The lines from the start of the records through the one containing "Patients with PCR-confirmed" are to be restated word for word; please include both ends.

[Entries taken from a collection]

##############################

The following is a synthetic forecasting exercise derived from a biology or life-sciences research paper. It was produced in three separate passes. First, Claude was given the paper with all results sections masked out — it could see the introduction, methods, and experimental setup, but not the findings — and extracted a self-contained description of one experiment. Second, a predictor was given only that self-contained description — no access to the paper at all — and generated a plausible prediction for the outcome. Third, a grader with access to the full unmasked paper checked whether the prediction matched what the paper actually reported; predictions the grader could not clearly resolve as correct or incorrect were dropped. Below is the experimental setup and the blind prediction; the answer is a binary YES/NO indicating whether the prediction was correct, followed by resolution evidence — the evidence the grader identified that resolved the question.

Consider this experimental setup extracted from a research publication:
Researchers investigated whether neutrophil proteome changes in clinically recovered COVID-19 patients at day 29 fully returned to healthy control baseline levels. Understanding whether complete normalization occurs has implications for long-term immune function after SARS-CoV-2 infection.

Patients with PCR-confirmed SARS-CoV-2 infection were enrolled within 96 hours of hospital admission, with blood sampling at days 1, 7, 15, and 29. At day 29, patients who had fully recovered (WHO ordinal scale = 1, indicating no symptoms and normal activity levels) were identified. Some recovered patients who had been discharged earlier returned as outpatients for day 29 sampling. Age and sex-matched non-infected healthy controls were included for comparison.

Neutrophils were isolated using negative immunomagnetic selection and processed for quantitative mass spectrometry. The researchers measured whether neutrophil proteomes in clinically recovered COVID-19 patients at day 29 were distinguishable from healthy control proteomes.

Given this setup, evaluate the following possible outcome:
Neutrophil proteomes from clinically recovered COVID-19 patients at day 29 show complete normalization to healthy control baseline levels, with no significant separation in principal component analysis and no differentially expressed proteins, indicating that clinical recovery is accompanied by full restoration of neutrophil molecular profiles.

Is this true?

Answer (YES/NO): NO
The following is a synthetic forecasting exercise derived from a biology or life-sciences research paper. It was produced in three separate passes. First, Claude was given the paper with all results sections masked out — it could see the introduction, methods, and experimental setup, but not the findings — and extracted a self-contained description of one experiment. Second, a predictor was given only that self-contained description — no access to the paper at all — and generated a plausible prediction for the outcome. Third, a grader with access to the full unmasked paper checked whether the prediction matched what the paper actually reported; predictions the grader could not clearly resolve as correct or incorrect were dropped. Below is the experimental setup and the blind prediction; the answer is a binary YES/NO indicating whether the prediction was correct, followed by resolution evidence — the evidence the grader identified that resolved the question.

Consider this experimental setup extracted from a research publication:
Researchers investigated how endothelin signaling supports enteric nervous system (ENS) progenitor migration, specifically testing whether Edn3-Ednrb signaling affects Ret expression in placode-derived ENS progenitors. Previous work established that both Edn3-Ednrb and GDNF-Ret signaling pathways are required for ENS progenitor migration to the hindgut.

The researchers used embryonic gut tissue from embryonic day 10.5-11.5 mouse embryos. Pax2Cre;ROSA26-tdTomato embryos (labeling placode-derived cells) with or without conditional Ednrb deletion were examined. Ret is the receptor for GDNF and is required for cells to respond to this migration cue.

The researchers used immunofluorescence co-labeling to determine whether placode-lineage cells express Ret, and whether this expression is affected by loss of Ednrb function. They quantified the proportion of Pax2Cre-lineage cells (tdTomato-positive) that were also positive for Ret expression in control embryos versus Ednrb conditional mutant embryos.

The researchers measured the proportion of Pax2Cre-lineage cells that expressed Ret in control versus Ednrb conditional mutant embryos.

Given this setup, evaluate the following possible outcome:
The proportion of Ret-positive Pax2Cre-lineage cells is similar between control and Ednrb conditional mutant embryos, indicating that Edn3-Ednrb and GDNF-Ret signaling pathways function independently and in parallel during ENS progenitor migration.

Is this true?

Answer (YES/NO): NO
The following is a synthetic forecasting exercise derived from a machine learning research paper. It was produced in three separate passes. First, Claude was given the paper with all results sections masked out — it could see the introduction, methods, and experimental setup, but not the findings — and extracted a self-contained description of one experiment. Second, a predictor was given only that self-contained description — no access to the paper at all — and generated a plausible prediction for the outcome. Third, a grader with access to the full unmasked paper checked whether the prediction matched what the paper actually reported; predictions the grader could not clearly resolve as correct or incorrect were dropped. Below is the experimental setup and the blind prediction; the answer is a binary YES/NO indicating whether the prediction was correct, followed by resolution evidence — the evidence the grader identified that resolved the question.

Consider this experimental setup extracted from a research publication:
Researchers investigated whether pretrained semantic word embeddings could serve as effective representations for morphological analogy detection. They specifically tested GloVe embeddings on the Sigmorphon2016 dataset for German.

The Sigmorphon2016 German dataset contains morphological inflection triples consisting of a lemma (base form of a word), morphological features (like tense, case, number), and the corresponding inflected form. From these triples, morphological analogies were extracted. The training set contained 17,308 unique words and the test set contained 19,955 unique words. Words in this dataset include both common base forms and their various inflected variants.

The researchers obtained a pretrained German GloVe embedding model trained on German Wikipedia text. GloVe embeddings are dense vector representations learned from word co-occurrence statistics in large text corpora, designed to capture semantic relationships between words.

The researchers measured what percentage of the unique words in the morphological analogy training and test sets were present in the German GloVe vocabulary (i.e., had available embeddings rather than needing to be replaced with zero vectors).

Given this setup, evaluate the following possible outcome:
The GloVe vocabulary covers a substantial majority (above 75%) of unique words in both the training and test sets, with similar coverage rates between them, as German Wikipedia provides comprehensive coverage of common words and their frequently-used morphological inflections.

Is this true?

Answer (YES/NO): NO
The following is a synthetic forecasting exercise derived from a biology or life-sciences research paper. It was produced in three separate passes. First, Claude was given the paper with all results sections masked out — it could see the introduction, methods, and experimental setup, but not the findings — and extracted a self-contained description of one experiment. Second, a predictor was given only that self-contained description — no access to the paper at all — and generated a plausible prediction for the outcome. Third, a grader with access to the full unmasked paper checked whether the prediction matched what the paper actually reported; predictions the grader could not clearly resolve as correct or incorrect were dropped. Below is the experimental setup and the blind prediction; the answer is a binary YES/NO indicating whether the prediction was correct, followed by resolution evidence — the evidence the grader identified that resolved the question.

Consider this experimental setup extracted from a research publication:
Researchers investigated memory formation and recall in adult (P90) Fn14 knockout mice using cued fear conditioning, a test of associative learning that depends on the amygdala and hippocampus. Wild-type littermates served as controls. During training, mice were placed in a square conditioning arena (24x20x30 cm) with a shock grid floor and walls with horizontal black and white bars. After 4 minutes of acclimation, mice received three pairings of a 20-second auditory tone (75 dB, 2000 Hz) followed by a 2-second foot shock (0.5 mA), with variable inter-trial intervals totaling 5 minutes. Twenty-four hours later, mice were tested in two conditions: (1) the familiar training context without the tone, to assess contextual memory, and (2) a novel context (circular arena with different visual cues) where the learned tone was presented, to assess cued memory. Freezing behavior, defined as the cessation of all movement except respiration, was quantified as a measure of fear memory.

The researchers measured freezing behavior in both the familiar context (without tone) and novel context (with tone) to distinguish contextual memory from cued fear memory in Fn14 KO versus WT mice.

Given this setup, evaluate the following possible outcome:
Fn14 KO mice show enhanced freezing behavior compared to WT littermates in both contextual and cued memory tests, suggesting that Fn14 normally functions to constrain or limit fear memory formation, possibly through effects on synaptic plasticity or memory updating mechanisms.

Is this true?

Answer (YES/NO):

##############################

TASK RESULT |
The following is a synthetic forecasting exercise derived from a biology or life-sciences research paper. It was produced in three separate passes. First, Claude was given the paper with all results sections masked out — it could see the introduction, methods, and experimental setup, but not the findings — and extracted a self-contained description of one experiment. Second, a predictor was given only that self-contained description — no access to the paper at all — and generated a plausible prediction for the outcome. Third, a grader with access to the full unmasked paper checked whether the prediction matched what the paper actually reported; predictions the grader could not clearly resolve as correct or incorrect were dropped. Below is the experimental setup and the blind prediction; the answer is a binary YES/NO indicating whether the prediction was correct, followed by resolution evidence — the evidence the grader identified that resolved the question.

Consider this experimental setup extracted from a research publication:
Researchers investigated whether neutrophil proteome changes in clinically recovered COVID-19 patients at day 29 fully returned to healthy control baseline levels. Understanding whether complete normalization occurs has implications for long-term immune function after SARS-CoV-2 infection.

Patients with PCR-confirmed SARS-CoV-2 infection were enrolled within 96 hours of hospital admission, with blood sampling at days 1, 7, 15, and 29. At day 29, patients who had fully recovered (WHO ordinal scale = 1, indicating no symptoms and normal activity levels) were identified. Some recovered patients who had been discharged earlier returned as outpatients for day 29 sampling. Age and sex-matched non-infected healthy controls were included for comparison.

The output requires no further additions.